Supplied text:

☆ ☆ ☆ ☆ ☆

OpenGL Internals.

When OpenGL was invented it used floating points calculations at it’s core due to computational problems. nowadays , when transistors are no longer the limit for calculus,
Does anybody know if OpenGL still uses floating points at it’s core, or was the core enhanced to double precision values ?
I need proof of whatever answe is written , either by links or by sending me any article (better be new…).
Thank you .

GL doesn`t use floats actually. It requires a certain minimum (as the GL spec requires, link is on the front page).
The minimum is 1 per 10(power)(-5).

Dont let glVertex3f glVertex3d and others fool you as to whats happening under the hood.
Some Radeons are said to use 24 bit floats in some calculations.

If you need doubles, then modify MESA or something. Most of the gaming world doesn`t need that much precision.

When OpenGL was invented it used floating points calculations at it’s core due to computational problems.

  1. What makes you think OpenGL uses floats at its core?
  2. What are those alleged computational problems, and how are they solved by floats?
  3. Did you miss the multiple versions of just about every function for integer and double-precision floats?

I need proof of whatever answe is written ,

You’re not getting access to our driver code, no matter how much you beg for it.

Edit: Spelling

[This message has been edited by al_bob (edited 08-05-2003).]

You’re not getting access to our driver code, no matter how much you beg for it.

Do you work for an IHV? Which one, nvidia?It’s nice to know where driver people when you need help with issues on a certain brand of hardware.

Proof? Hope your good with SoftIce

It all depends like they said, on the driver writers. Some like 16 or 32, others like 24 and pretend it is 32.

Originally posted by harsman:
Do you work for an IHV? Which one, nvidia?It’s nice to know where driver people when you need help with issues on a certain brand of hardware.

Why? That’s why they have developer relation web sites and e-mails…

Originally posted by V-man:
Some Radeons are said to use 24 bit floats in some calculations.

It uses 24 bits per channel in fragment programs. Vertex programs use full 32 bit precision per vector component. Vertex colour is interpolated at 12 bit per channel precision (though one can get around this by sending colour from the vertex program to the fragment program as a texture coordinate).

☆ ☆ ☆ ☆ ☆

Records supplied:
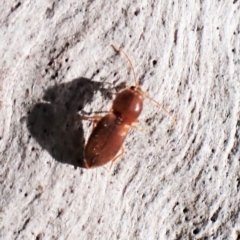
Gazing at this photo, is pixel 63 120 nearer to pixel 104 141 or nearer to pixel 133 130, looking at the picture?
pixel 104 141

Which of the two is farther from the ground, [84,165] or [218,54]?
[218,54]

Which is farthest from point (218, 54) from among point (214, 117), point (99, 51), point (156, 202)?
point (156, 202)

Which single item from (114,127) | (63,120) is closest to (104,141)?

☆ ☆ ☆ ☆ ☆

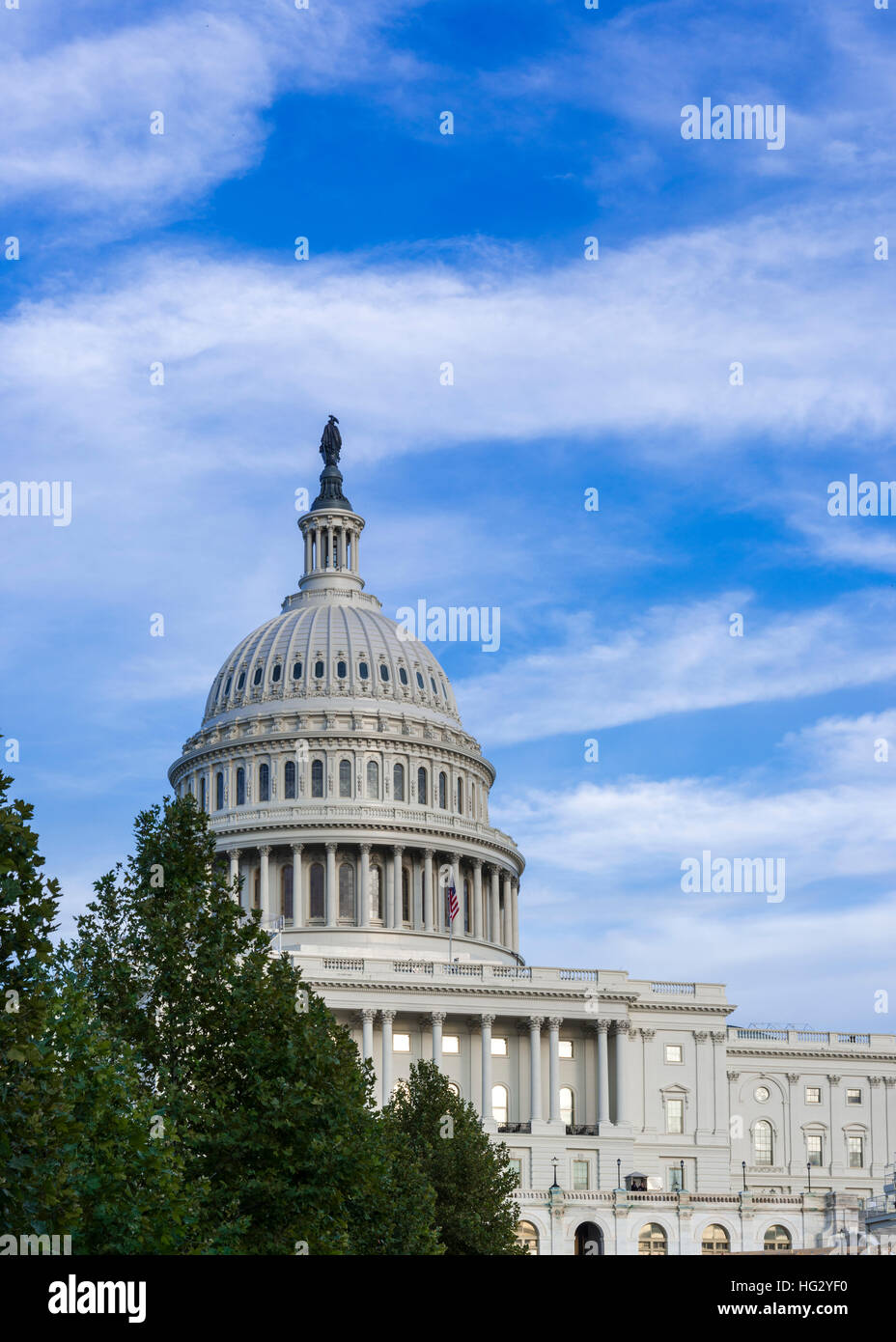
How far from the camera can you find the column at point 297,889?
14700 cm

☆ ☆ ☆ ☆ ☆

To be done:
[1] Change "MESA" to "Mesa 3D" in the OpenGL thread between "If you need" and "solved by floats?", inclusive, and give that passage.
[2] Gather every line of the entries that contains the string "Which", with case counting.
These entries are unrelated to the OpenGL thread.

Correct answers:
[1]
If you need doubles, then modify Mesa 3D or something. Most of the gaming world doesn`t need that much precision.

When OpenGL was invented it used floating points calculations at it’s core due to computational problems.

  1. What makes you think OpenGL uses floats at its core?
  2. What are those alleged computational problems, and how are they solved by floats?

[2]
Which of the two is farther from the ground, [84,165] or [218,54]?
Which is farthest from point (218, 54) from among point (214, 117), point (99, 51), point (156, 202)?
Which single item from (114,127) | (63,120) is closest to (104,141)?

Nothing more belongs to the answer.